Records for the task -
============
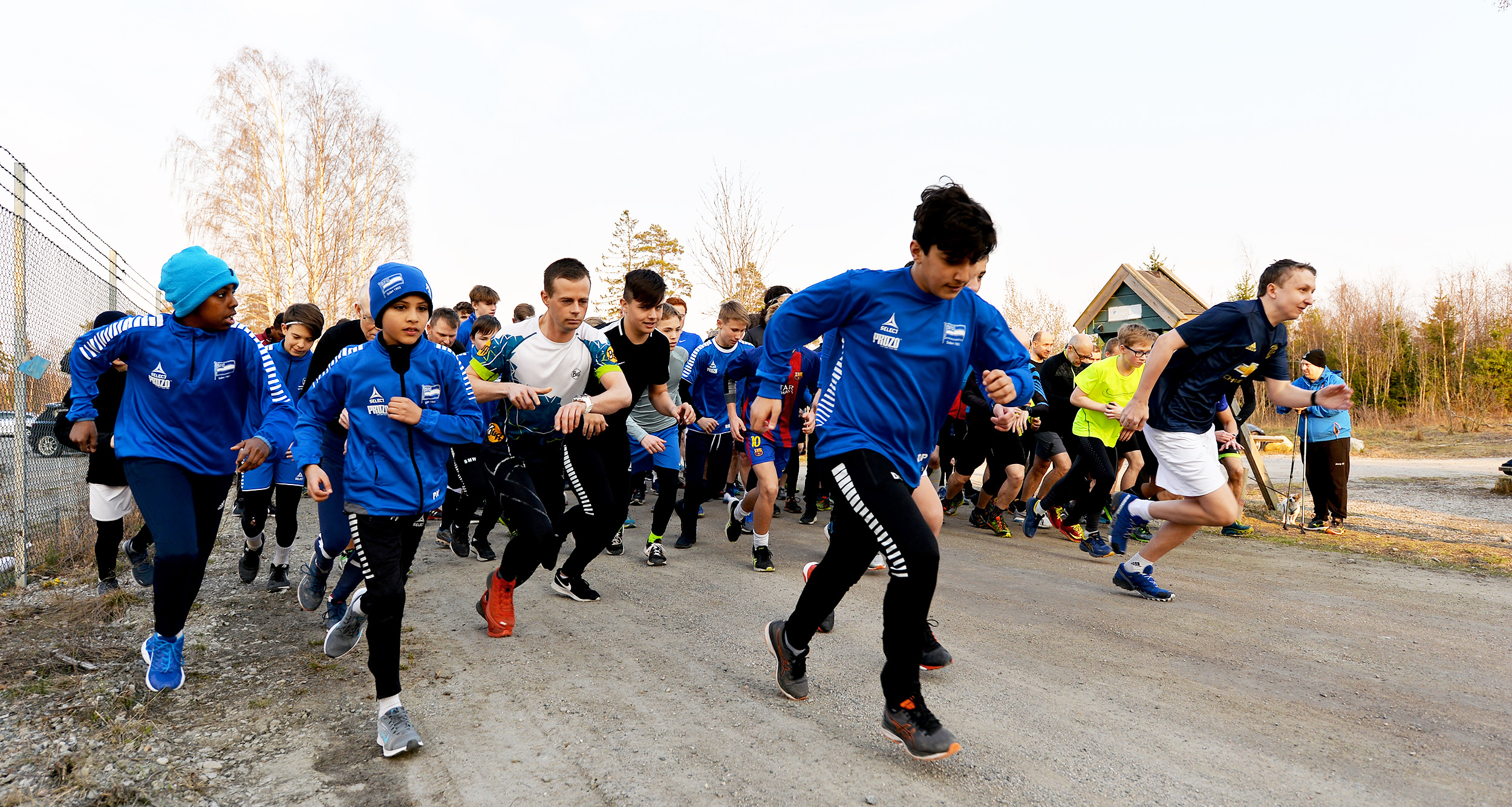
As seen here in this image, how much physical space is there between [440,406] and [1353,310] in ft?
============
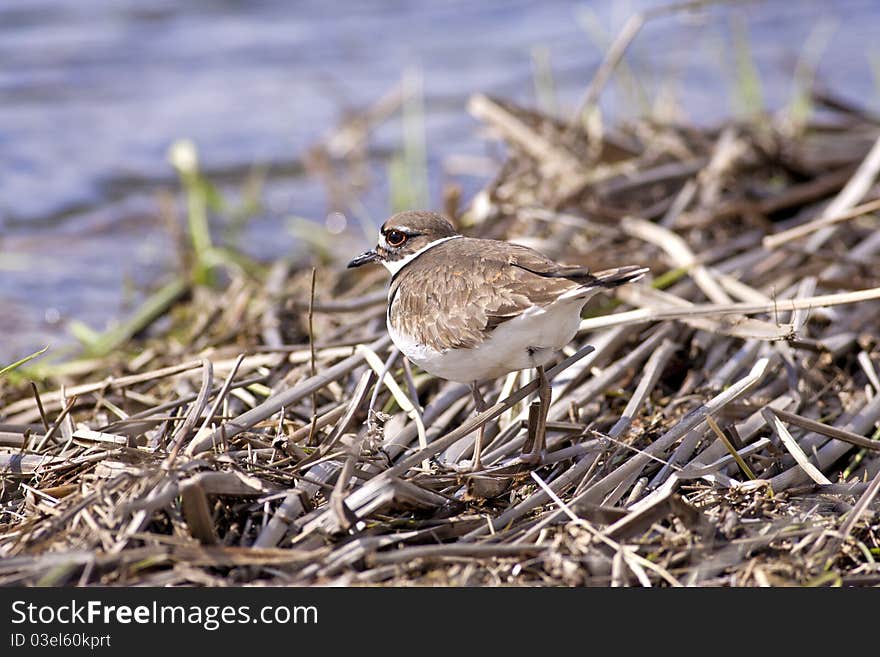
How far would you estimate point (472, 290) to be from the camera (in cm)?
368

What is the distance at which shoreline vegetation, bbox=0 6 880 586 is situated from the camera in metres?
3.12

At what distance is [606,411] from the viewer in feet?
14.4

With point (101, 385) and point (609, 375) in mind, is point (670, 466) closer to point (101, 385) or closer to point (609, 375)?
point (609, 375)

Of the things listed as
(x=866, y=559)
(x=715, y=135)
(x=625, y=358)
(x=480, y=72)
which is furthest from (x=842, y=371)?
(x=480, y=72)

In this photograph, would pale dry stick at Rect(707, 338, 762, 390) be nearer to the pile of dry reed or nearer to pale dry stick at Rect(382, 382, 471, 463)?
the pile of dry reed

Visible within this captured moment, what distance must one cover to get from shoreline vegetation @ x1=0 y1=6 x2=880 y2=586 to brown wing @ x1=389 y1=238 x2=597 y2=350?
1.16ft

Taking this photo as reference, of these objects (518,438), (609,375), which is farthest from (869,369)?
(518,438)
============
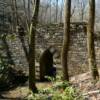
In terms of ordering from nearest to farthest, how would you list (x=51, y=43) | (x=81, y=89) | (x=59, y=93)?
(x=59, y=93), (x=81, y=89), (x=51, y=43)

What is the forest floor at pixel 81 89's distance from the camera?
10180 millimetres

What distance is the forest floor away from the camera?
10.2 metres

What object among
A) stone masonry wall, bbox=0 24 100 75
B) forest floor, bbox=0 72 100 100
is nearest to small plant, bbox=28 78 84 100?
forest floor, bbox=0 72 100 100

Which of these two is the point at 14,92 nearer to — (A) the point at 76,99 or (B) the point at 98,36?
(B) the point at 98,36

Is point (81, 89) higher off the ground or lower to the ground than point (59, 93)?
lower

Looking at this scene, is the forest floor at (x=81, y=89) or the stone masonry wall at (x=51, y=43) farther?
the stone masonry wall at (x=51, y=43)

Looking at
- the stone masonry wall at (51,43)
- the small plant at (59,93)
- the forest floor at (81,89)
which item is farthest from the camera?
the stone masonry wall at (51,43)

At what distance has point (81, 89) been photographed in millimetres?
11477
============
What is needed - List every line of the listing above that contains the word "millimetres". Matches must have the same capitalization.

Answer -
10180 millimetres
At what distance has point (81, 89) been photographed in millimetres?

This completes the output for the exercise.